Further, where the first MA in the EEA is a “centralised” authorisation issued by the European Commission, Mike Snodin has argued that SPC term ought to be calculated by reliance upon the Notification Date of the “centralised” MA, as opposed to the (earlier) date upon which the European Commission decides to issue the MA (see Mike’s articles in SCRIP Regulatory Affairs from October 2011, December 2013 and October 2014). The Court of Justice of the EU (CJEU) has now accepted the premise set out in Mike’s articles. Thus, for all pending applications in all EU Member States, SPC term will now be calculated using, where relevant, the date of notification of a “centralised” MA. However, as noted in Mike Snodin’s article in SCRIP Regulatory Affairs from October 2015, correcting the (too short) term of granted SPCs may prove tricky in some territories.
SPCs to active ingredient(s) present in certain human medicinal products may be eligible for a 6-month extension of term, provided that those medicinal products have been the subject of clinical trials in the paediatric population that have been completed in accordance with a plan agreed with the European Medicines Agency.
If extended SPC protection is likely to be sought, then the possibilities for negative (normal) term SPCs should also be contemplated.
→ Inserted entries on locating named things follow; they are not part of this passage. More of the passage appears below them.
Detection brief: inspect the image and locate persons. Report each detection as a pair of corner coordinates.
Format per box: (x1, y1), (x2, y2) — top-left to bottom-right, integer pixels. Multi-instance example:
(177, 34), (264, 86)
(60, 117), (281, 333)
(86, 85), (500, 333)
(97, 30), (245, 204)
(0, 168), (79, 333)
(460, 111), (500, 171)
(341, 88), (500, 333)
In this respect, please see, for example, the articles that Mike Snodin has (co-)authored on the topic of zero and negative term SPCs, such as the 2007 RAJ Pharma article and the SCRIP Regulatory Affairs article from January 2012.
The precise date of expiry of an SPC may vary from country to country, for example due to differences in patent expiry dates or the date ascribed to a particular MA. In this respect, an additional day of SPC term may be obtainable in countries with “short” patent term (such as the UK) by reliance upon still further arguments put forward by Mike Snodin (in his SCRIP Regulatory Affairs article from June 2014).
9. When is an SPC invalid?
An SPC can become invalid if the patent upon which it is based:
- lapses before the end of its full term; or
- is revoked at least to the extent that the (combination of) active ingredients defined in relation to the SPC is no longer protected by that patent.
An SPC can also be invalid if it is granted contrary to the provisions of the SPC legislation, including those provisions discussed in connection with Question 2 above.
10. Who can apply to invalidate an SPC?
Any third party. In the UK, an application to invalidate an SPC can be filed at the High Court. Alternatively, it can be filed with the UK Intellectual Property Office (UK IPO) – though any decision by the UK IPO with respect to SPC validity will be appealable to the High Court.
Similarly, it is also possible to apply to invalidate an extension of an SPC – either on the same grounds as are available for unextended SPCs or upon the grounds that the legislative provisions governing extension of SPCs have not been satisfied.
At least in the UK, pending SPC applications cannot be opposed. However, it is possible to file third party observations in connection with pending application. This option is also available in many other (but not all) European territories.